Abstract: Children's Experiences in Foster Care When Their Removal Reason Relates to a Parent's Disability (Society for Social Work and Research 20th Annual Conference - Grand Challenges for Social Work: Setting a Research Agenda for the Future)

258P Children's Experiences in Foster Care When Their Removal Reason Relates to a Parent's Disability

Schedule:
Friday, January 15, 2016
Ballroom Level-Grand Ballroom South Salon (Renaissance Washington, DC Downtown Hotel)
* noted as presenting author
Elizabeth Lightfoot, PhD, Professor, University of Minnesota-Twin Cities, St. Paul, MN
Sharyn DeZelar, Doctoral Student, University of Minnesota-Twin Cities, Saint Paul, MN
Background

While there has been growing national attention to the experiences of parents with disabilities and their families in child welfare, there is little research on how the child welfare system serves families when a parent has a disability.
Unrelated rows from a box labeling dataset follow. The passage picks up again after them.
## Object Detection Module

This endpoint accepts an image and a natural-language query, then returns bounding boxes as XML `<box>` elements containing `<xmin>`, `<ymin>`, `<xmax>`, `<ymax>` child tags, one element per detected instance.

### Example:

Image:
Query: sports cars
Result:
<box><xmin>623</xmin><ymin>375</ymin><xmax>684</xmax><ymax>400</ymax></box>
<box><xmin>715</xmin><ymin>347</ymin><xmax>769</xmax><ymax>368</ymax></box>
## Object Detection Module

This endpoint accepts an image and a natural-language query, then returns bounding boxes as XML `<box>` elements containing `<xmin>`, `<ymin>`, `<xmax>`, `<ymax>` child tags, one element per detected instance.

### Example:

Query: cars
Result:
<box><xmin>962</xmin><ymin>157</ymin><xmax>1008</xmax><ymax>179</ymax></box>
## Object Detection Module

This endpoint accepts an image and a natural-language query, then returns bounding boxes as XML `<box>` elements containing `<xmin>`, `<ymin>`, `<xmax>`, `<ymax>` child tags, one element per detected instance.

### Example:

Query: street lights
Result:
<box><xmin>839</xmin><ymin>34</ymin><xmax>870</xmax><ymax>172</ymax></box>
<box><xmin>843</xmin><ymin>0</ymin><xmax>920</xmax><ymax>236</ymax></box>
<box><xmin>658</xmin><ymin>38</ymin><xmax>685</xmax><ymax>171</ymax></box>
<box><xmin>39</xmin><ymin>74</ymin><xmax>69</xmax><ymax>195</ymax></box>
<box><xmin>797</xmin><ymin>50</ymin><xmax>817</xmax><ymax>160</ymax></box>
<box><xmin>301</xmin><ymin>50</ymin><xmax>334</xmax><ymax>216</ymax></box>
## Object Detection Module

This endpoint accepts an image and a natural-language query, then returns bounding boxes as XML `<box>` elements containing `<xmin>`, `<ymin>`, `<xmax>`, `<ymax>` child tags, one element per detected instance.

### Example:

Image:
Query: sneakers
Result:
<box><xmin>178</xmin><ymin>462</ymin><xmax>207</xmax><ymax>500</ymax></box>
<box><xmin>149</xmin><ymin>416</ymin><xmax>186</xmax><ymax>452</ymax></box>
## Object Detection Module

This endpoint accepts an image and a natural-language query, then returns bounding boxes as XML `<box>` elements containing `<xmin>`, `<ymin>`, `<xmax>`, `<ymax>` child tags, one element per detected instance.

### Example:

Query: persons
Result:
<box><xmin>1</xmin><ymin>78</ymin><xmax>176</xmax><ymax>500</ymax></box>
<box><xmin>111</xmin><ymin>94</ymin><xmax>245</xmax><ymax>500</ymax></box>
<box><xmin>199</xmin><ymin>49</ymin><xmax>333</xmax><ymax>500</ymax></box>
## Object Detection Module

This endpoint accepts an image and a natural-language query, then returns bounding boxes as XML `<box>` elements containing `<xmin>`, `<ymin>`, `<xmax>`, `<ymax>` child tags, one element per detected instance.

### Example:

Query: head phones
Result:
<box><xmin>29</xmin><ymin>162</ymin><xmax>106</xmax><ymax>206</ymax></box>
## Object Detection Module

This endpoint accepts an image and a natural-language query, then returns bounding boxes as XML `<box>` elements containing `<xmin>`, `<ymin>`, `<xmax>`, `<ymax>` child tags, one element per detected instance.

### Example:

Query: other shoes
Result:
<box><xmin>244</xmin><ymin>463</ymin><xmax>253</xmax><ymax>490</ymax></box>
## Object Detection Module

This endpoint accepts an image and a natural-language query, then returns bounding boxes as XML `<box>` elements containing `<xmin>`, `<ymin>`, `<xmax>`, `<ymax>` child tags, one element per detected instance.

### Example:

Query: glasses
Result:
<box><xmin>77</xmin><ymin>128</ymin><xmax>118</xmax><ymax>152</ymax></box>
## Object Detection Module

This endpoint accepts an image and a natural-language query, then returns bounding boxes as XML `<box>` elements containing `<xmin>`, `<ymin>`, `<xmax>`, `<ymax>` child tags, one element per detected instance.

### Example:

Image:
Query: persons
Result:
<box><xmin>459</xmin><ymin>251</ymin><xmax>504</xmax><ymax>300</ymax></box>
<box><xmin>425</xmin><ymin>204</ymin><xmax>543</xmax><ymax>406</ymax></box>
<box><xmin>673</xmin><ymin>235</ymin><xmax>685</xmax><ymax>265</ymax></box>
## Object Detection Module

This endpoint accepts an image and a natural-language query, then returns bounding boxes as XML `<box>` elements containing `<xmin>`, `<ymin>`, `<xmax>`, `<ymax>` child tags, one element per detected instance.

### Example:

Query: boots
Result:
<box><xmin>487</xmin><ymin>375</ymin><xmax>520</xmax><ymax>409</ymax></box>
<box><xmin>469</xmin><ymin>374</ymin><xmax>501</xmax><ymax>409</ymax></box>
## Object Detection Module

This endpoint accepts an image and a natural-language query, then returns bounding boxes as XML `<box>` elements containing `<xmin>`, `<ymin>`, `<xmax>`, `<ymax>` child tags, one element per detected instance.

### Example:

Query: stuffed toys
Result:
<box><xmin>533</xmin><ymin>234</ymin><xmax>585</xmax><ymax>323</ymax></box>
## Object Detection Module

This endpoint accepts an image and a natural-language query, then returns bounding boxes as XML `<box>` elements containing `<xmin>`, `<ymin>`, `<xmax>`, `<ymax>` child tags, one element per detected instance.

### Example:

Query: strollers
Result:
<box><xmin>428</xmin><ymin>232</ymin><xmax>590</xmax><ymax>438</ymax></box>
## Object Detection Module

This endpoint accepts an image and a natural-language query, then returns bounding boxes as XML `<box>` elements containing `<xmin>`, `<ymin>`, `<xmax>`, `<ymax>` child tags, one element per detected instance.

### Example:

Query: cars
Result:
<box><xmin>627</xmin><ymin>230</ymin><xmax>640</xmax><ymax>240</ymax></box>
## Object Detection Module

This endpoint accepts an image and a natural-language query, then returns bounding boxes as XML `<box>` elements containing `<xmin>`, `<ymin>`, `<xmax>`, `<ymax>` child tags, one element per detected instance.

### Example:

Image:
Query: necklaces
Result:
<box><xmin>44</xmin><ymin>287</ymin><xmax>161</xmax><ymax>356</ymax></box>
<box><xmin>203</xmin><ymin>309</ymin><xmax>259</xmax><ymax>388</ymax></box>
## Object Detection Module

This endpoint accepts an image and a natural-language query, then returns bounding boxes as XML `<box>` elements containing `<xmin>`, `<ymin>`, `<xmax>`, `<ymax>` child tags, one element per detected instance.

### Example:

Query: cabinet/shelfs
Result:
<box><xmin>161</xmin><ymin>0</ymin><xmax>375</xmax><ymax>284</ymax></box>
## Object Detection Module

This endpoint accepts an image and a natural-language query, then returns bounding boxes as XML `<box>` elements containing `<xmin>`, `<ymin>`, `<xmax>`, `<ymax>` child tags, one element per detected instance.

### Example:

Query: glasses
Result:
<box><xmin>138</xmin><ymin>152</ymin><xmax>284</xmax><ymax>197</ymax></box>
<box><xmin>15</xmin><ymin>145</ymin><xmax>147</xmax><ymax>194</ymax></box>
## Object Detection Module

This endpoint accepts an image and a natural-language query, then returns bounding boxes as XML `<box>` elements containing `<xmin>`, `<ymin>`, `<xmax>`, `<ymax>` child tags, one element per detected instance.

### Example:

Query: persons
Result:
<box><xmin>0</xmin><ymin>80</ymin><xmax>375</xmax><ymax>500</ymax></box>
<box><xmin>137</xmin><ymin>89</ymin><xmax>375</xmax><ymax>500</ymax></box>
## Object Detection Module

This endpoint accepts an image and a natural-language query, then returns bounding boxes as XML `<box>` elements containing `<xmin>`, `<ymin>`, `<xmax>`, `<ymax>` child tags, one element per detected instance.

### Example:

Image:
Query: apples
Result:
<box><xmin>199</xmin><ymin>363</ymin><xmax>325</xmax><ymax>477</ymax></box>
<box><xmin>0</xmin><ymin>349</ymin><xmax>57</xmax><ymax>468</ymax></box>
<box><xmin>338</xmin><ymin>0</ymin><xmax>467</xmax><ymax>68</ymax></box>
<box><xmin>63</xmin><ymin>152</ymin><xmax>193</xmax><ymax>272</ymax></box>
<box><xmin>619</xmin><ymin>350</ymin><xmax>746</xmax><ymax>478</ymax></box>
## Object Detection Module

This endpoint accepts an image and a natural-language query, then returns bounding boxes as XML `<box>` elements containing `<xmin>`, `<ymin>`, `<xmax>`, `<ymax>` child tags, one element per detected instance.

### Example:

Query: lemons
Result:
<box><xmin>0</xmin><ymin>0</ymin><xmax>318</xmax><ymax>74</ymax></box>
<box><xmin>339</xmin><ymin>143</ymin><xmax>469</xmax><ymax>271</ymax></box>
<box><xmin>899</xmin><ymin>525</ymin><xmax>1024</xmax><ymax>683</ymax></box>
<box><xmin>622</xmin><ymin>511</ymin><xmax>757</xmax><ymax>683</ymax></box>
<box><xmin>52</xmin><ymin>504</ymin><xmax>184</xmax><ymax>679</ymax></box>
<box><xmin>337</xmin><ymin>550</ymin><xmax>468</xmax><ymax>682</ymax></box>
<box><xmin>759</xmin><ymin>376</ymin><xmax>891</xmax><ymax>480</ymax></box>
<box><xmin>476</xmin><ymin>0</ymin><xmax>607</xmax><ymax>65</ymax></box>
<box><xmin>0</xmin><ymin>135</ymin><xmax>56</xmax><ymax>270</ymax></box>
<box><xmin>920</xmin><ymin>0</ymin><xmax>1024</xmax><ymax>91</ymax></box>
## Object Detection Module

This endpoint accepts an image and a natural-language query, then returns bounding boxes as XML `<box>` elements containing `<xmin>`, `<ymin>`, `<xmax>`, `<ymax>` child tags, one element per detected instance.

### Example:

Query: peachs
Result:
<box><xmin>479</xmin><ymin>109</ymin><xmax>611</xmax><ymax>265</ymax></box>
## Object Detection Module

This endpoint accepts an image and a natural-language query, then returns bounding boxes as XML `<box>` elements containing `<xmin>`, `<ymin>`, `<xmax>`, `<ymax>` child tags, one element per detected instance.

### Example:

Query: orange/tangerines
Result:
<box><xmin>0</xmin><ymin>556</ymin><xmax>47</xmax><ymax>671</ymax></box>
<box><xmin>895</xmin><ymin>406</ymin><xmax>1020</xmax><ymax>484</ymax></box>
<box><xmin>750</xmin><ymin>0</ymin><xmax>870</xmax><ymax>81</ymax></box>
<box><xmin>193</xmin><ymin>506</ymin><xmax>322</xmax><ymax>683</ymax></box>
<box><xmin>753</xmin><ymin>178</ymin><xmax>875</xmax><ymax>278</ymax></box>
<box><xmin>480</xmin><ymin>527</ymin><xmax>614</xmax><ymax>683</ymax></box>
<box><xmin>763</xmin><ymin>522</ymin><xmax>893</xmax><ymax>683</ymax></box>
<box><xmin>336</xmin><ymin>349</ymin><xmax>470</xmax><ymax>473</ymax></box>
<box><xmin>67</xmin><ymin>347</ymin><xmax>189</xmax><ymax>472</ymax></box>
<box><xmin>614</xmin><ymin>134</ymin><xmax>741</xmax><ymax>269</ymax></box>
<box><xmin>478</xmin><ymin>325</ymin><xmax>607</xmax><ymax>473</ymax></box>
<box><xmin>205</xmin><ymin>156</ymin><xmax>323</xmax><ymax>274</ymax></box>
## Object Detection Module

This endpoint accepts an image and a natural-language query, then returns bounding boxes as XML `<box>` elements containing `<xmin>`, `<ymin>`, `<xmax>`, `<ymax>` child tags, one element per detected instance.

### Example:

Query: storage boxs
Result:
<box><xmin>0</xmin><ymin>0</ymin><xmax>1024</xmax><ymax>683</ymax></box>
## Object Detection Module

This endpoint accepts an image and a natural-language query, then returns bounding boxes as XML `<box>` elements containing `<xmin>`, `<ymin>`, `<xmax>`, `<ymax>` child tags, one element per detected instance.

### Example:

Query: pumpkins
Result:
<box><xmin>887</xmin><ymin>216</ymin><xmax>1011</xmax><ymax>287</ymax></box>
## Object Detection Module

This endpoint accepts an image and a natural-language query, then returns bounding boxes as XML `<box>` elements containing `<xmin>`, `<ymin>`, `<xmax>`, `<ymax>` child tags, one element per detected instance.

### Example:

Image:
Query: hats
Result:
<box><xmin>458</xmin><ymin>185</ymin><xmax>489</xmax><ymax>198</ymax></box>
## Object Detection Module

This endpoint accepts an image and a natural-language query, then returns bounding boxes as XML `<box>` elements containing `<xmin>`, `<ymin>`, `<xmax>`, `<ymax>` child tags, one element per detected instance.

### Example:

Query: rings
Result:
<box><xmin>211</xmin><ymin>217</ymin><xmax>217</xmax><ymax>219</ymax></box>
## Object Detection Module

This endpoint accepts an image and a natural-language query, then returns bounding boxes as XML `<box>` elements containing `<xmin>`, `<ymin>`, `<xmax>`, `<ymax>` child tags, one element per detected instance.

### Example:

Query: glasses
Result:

While the collection of national data on parental disability is quite uneven, the Adoption and Foster Care Reporting System (AFCARS), the federal reporting system that collects case-level data on all children in foster care through state and tribal IV-E agencies, does include a removal reason regarding a caretaker’s “physical or emotional illness or disabling condition”. The purpose of this study is to examine the experiences and outcomes of children in foster care who have this removal reason.

Methods

This study uses administrative data from the 2012 year of AFCARS, in which 19.5% of foster children had at least one removal reason of parental disability, and 5.6% had parental disability as their sole removal reason. Logistic regression was used to explore how a removal reason of parental disability correlated with type of placement, case plan of reunification, and reunification upon discharge. T-tests were used to compare children with and without parental disability as a removal reason in regards to length of stay in current placement, and total days in foster care. As foster children could have multiple removal reasons, analyses were conducted separately comparing children with parental disability as one of several removal reasons, and those with parental disability as their sole removal reason.

Results

This study finds that children who had parental disability as a sole removal reason were 1.34 times more likely to be in non-relative foster care than were those without parental disability as a sole removal reason. Children who had parental disability as one of several removal reasons spent an average of 100 days longer in their current foster care setting and 116 more total days in foster care than those without parental disability as a removal reason. Children with parental disability as a sole removal reason spent an average of 205 days more in their current setting and 240 more total days in foster care than those without disability as a sole removal reason. Those with parental disability as one of several removal reasons were 33% less likely to have a case goal of reunification and 22% less likely to be reunified upon case closure, and those with parental disability as a sole removal reason were 32% less likely to have a case plan of reunification and 50% likely to have reunification as an outcome upon case closure.

Implications

Findings indicate that children who have parental disability as a removal reason have different experiences in child welfare and different child welfare outcomes than those without parental disability as a removal reason. While the AFCARS removal reason of parental disability is not a proxy for parental disability and is unevenly used by child welfare agencies, the study points to a need for closer attention to parental disability within the child welfare system to ensure appropriate services.